İçinde bulunduğumuz becerinin baş tacı edildiği süreç; bizleri, bunu var etmenin yollarını bulmaya zorluyor. Meslek liseleri, beceri odağının sembolü adeta… Üniversiteler, beceri geliştiremiyor mu? Aslında geliştiriyor. Ancak, üretilen beceri, ihtiyacı karşılayamıyor.
Şu sıralar mikro devrim ihtiyacının şiddetle hissedildiği sanayide gördük ki işler çırak veya stajyer ile yürümüyor. İşler yalnızca mühendisle de yürümüyor. Eğitim sistemini değer zincirinin ihtiyacına göre kurgulamadığımızdan, iki uçta yığılmalar olmuş.

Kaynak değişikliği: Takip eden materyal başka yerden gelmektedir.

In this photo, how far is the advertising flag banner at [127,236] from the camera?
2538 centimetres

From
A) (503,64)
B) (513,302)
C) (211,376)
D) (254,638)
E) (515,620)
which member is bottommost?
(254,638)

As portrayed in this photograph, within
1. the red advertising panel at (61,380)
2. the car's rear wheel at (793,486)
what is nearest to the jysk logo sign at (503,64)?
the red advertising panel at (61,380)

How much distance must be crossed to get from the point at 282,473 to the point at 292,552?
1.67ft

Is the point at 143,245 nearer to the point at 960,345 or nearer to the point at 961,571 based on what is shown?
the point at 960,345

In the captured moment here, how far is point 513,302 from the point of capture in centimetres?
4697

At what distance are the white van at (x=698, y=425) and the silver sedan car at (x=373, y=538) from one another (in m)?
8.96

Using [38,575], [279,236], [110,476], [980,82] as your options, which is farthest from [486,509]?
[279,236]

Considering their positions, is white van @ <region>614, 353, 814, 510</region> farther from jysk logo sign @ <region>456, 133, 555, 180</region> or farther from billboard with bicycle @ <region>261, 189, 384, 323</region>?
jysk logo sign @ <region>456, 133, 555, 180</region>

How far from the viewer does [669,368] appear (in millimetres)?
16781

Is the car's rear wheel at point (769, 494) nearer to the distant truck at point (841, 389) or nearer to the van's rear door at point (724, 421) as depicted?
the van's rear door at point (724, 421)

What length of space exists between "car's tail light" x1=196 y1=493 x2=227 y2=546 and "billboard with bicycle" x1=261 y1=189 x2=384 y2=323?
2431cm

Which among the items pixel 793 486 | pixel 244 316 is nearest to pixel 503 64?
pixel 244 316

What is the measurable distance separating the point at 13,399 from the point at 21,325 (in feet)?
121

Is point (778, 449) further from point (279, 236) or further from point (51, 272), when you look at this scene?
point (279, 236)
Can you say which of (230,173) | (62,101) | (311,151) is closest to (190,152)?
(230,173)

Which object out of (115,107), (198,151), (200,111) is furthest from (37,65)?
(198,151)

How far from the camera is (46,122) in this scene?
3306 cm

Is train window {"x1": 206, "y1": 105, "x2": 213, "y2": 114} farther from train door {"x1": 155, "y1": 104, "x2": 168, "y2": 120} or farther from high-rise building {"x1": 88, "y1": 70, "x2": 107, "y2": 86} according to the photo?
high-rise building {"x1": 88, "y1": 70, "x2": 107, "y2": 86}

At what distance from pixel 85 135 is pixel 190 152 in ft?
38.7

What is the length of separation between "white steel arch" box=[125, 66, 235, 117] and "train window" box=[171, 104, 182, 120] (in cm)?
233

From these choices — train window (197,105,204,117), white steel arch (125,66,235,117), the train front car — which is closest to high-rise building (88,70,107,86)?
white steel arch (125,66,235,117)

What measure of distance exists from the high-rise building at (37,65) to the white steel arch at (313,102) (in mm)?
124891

Ya "ne iş olsa yaparım" niteliksizliğindeki işgücü veya kapı gibi diploma sahibi mühendis… Peki değer zinciri bundan ibaret mi? Ortada muazzam boşluk var ve bunu biz meslek liseleri, sanat okullarıyla doldurmaya çalıştık.
Ancak üniversite sınavı odaklı eğitim sisteminde meslek okullarının; "eksik kabiliyet" adresi gibi algılanmasına yol açınca, ara eleman dediğimiz büyük açlığımız açığa çıkıverdi.
Meslek lisesi memleket meselesi feryadımız bundandır. Yana yakıla; mühendis ile çırak arasındaki beceriler için kurslar açmamız bu yüzdendir. Ortada diplomalı ziraat mühendisi var ama bitkiyi bilen tanıyan bahçıvan bulamıyoruz.
Düz lise veya üniversite… Eğer odağında "beceri" yoksa ürettiği diplomalar, duvar kâğıdına dönüşüveriyor. Ara elemanı aranan eleman haline getiren, diploması değil becerisidir ve bu beceriyi var etmek, zor.
Biz de zaten kolay olduğunu söylemedik ki… Üstelik bu, masraflı, zahmetli, zaman alan süreç… Başarı, yılların ardından gelecek. Yeter ki bıkmadan usanmadan meslek lisesi, memleket meselesi düsturuna sadık kalalım.